→ QUOTED PASSAGE:

CRA announces last-minute extension of underused housing tax deadline

Nov 1 2023, 2:17 pm

The Canada Revenue Agency (CRA) has made a last-minute decision to extend the deadline for compliance with the new federal tax on underused housing, offering taxpayers some saving options.

The tax, known as the Underused Housing Tax (UHT), is an annual federal 1% tax on the ownership of vacant or underused housing in Canada. The tax initially took effect on January 1, 2022.

Originally, the CRA had set October 31 as the deadline for homeowners to meet their obligations under the UHT for the 2022 calendar year, with the risk of penalties or interest for non-compliance.

However, in a welcome move, the CRA has now granted an extension, giving taxpayers until April 30, 2024, to file tax forms and settle any amounts owing.

According to the CRA, the “vast majority of Canadian individuals who own residential property are excluded owners and, therefore, do not have to file a UHT return or pay the tax.”

The government agency says it is the “duty of the owner of Canadian residential property to determine if they are an affected or excluded owner.”

Minister of National Revenue Marie-Claude Bibeau emphasized, “We understand that many homeowners may not be aware that they are subject to this new law. I want to ensure that every effort has been made to inform homeowners.”

Collected data

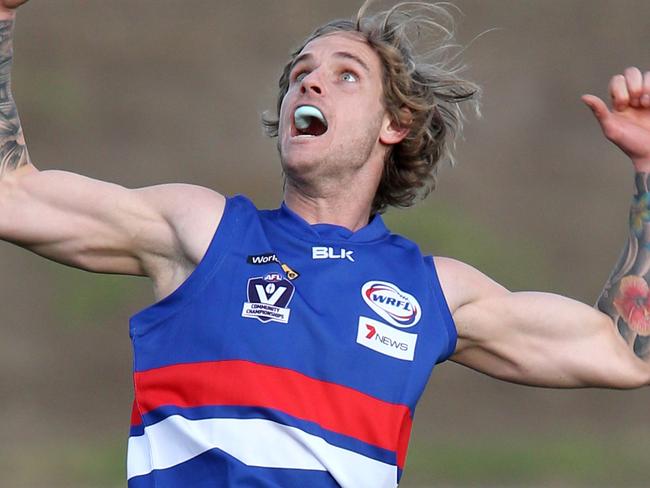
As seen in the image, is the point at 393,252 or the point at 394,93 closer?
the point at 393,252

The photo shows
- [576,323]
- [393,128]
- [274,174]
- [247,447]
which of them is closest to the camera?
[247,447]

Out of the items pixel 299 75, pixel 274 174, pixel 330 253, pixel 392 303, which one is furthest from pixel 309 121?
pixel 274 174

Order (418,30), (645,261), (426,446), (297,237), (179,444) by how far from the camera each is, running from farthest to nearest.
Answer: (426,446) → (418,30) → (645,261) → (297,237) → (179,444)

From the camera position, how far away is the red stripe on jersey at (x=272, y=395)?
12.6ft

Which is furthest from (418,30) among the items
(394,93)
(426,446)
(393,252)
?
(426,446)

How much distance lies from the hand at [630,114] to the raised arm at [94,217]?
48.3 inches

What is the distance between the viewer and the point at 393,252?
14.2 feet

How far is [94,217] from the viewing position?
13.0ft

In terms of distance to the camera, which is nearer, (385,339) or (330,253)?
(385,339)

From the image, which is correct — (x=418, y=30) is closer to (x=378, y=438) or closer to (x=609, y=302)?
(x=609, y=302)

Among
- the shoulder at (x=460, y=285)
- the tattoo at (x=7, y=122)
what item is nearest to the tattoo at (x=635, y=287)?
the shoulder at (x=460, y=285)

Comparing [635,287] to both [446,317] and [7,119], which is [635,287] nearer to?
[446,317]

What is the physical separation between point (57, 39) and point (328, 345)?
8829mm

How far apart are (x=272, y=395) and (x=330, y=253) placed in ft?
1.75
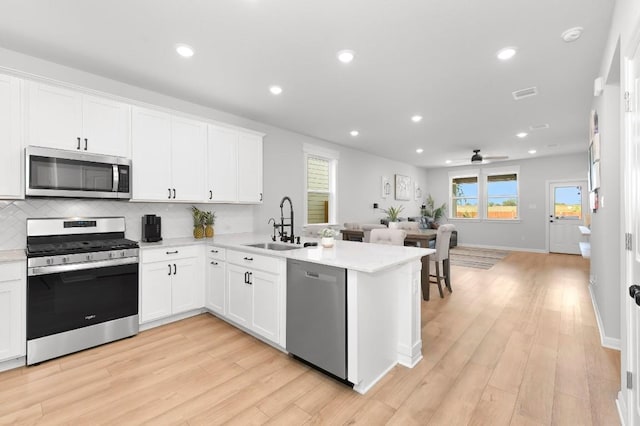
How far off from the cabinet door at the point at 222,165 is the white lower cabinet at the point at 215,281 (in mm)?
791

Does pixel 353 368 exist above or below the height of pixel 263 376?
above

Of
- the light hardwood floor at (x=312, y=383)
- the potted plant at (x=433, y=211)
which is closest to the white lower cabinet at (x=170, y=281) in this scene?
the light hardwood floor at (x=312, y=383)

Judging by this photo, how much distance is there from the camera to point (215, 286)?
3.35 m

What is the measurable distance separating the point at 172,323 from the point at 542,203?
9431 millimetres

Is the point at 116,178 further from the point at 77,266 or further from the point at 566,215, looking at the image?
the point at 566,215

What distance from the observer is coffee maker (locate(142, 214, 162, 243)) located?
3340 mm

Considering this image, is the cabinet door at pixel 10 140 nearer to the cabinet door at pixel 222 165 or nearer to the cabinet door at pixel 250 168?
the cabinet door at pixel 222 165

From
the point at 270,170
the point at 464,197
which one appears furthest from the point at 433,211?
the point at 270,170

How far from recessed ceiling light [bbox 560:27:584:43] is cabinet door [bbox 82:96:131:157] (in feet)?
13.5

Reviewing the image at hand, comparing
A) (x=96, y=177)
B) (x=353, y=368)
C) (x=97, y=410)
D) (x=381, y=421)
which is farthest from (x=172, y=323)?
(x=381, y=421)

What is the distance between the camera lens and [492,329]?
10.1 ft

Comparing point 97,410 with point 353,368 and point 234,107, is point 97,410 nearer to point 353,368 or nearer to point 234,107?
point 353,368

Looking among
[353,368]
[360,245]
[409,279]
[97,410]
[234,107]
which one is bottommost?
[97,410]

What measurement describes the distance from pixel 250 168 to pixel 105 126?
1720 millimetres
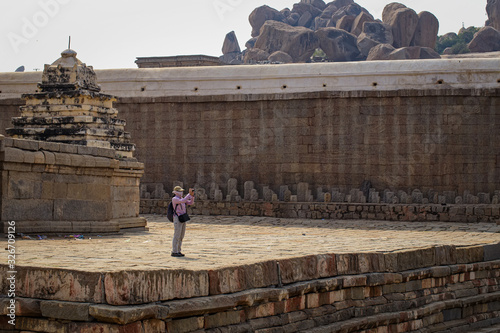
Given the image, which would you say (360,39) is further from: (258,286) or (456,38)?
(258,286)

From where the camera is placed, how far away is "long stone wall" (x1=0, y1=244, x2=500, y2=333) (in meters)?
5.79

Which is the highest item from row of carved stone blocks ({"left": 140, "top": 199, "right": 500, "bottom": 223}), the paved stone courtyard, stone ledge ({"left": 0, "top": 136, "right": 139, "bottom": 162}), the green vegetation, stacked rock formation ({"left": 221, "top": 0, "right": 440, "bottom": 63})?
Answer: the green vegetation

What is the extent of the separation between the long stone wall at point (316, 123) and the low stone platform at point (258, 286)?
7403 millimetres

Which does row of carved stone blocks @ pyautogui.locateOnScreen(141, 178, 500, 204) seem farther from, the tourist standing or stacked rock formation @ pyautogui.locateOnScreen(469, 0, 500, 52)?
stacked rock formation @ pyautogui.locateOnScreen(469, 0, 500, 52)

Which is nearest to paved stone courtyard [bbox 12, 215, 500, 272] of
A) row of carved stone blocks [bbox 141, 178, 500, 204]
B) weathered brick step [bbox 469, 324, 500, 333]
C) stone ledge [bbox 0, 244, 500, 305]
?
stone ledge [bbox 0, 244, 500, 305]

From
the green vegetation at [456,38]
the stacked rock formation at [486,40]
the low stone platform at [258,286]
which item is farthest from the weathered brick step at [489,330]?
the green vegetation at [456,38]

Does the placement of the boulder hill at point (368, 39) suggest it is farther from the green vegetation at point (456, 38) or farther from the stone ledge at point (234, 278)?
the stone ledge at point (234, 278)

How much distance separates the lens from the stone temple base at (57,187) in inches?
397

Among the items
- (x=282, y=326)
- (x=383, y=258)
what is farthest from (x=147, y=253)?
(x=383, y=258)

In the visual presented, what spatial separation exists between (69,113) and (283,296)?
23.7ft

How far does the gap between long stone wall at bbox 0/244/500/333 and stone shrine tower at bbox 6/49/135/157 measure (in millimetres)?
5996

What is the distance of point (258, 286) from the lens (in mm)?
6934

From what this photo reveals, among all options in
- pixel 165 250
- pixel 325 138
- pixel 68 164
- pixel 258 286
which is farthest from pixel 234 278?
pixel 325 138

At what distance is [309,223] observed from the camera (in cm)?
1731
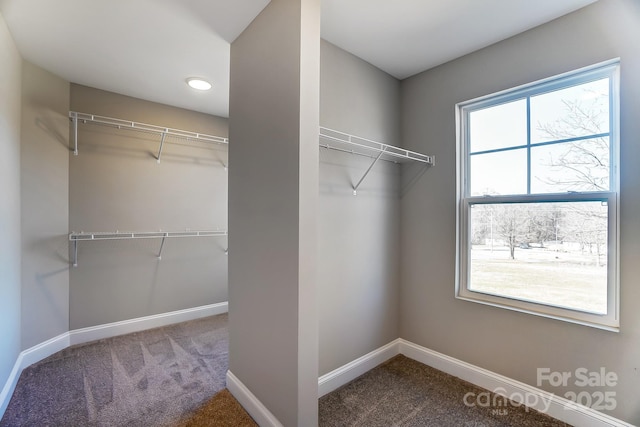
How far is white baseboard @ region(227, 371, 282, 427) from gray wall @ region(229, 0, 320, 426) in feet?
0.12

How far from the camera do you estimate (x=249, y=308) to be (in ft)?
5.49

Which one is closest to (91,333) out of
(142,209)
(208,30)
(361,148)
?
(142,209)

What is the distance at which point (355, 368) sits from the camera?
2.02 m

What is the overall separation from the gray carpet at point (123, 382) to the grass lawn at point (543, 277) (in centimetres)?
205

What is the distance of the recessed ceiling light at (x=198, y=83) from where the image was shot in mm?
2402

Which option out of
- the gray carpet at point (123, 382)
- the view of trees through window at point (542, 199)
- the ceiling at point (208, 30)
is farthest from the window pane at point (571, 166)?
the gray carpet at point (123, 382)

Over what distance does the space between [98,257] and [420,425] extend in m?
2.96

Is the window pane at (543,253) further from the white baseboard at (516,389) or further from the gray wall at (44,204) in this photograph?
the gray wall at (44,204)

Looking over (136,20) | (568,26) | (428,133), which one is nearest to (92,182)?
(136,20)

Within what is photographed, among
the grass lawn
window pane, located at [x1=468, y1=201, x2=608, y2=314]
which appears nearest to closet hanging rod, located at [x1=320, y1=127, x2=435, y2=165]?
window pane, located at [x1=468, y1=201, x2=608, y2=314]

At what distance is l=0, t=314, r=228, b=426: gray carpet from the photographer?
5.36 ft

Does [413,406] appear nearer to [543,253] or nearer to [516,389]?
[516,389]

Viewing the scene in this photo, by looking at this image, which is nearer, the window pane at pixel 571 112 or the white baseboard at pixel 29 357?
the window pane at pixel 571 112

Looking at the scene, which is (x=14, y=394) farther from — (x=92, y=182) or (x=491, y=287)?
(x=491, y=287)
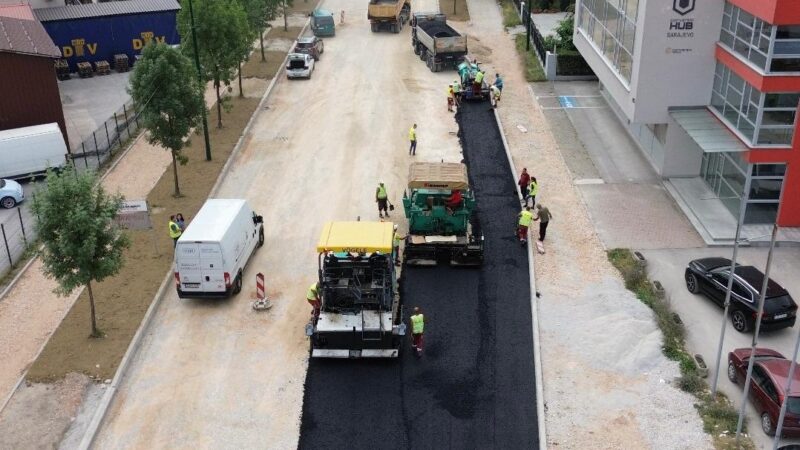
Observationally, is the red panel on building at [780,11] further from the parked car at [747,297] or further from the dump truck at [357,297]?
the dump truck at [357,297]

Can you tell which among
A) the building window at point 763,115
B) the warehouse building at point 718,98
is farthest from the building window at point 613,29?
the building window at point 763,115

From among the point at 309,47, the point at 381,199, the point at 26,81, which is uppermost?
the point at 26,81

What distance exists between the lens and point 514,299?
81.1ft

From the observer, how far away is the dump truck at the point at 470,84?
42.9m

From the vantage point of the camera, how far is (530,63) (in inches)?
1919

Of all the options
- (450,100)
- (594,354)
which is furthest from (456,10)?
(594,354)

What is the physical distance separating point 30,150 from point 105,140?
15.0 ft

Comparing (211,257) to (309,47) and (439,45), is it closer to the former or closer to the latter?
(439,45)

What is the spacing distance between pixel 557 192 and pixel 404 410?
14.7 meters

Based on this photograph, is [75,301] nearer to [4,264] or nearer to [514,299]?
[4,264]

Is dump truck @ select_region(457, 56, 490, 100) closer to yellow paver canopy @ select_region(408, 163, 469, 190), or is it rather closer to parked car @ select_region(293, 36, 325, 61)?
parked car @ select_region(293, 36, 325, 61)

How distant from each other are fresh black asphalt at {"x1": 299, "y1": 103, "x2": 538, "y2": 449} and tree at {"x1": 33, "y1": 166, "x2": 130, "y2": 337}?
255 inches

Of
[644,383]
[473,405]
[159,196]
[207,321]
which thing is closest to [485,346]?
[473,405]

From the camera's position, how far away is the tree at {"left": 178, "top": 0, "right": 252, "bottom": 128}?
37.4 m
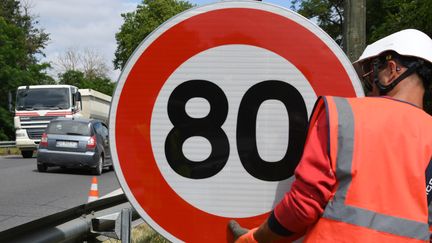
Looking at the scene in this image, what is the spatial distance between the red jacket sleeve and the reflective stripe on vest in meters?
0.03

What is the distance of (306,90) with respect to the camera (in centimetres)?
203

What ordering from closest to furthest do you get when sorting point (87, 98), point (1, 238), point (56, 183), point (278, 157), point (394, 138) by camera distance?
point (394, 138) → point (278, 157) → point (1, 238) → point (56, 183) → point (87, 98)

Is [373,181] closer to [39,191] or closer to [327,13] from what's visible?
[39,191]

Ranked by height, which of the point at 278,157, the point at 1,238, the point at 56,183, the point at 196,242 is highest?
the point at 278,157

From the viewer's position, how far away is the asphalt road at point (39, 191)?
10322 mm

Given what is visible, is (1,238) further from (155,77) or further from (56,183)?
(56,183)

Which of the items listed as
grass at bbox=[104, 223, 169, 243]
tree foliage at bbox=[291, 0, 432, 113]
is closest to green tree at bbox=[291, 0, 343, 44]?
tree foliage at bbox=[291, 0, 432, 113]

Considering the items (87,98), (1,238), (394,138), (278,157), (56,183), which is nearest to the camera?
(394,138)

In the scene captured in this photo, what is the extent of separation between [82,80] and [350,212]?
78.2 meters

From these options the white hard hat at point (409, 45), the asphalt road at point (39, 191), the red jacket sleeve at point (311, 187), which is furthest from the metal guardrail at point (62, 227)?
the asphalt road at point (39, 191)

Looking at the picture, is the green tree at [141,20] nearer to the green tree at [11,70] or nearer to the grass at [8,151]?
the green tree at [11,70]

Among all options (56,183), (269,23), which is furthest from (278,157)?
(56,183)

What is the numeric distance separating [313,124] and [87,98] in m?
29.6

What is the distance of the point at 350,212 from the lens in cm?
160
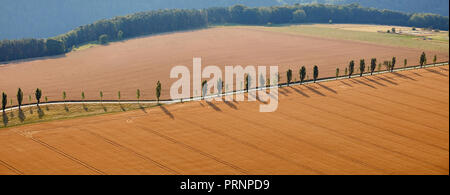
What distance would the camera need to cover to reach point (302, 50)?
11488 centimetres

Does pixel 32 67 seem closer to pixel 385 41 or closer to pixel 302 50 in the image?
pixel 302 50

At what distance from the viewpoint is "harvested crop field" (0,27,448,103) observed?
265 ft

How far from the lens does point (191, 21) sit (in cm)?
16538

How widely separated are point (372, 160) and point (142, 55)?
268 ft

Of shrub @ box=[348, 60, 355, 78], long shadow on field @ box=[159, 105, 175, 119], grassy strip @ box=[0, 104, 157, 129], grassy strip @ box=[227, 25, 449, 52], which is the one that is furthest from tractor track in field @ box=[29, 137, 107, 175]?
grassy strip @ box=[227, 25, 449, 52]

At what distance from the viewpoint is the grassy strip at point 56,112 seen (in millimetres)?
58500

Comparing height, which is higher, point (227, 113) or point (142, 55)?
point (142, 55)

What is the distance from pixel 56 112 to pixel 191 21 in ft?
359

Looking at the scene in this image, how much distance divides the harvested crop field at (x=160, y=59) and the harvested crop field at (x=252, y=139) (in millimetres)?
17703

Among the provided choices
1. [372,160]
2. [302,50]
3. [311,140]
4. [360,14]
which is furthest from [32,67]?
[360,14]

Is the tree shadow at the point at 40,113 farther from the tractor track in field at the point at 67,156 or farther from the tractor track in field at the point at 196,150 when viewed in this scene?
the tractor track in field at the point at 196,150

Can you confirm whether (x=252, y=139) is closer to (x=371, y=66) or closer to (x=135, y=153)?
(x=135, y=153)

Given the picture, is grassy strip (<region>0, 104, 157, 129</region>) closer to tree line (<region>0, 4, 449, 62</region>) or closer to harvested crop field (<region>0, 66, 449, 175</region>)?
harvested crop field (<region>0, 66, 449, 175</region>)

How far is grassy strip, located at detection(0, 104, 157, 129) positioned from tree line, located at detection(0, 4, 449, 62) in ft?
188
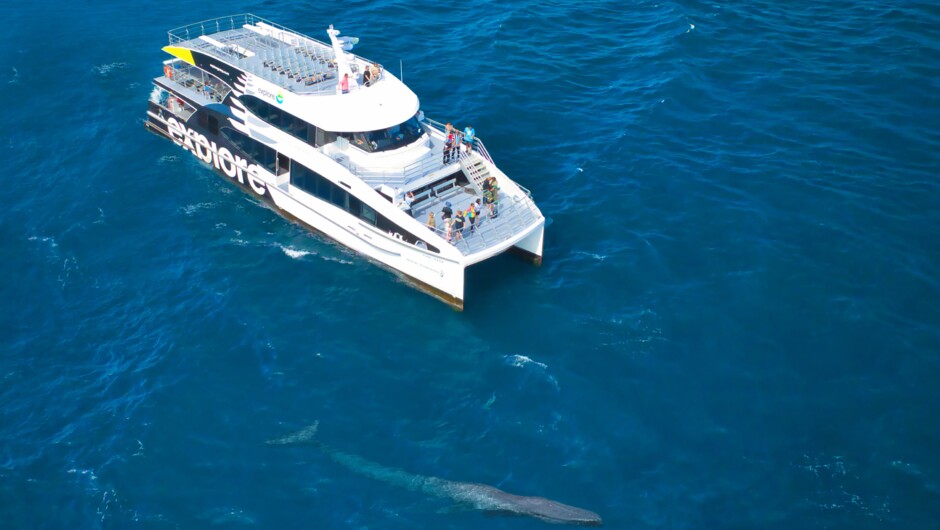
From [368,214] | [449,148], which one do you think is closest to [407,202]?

→ WORK REQUIRED: Please extend the underused housing tax article, picking up right after its final quoted remark from the minister. This data comes from a separate source and is unrelated to the underused housing tax article.

→ ANSWER SECTION:
The UHT imposes an annual 1% tax on the value of vacant or underused residential real estate held by foreign homeowners. However, it extends its reach, requiring some Canadians to file returns when they hold property through partnerships or trusts. In certain cases, Canadian corporations also have filing obligations under the UHT.

Accountants have raised concerns, noting that many Canadians might be unaware that these filing requirements could apply to them since the tax was initially presented as targeting foreigners.

Another challenge is that some Canadians may not realize they are considered to hold property through a partnership or trust, making compliance complex and potentially leading to unexpected penalties.

The CRA has published a new online self-assessment tool to determine if you are an “affected owner.”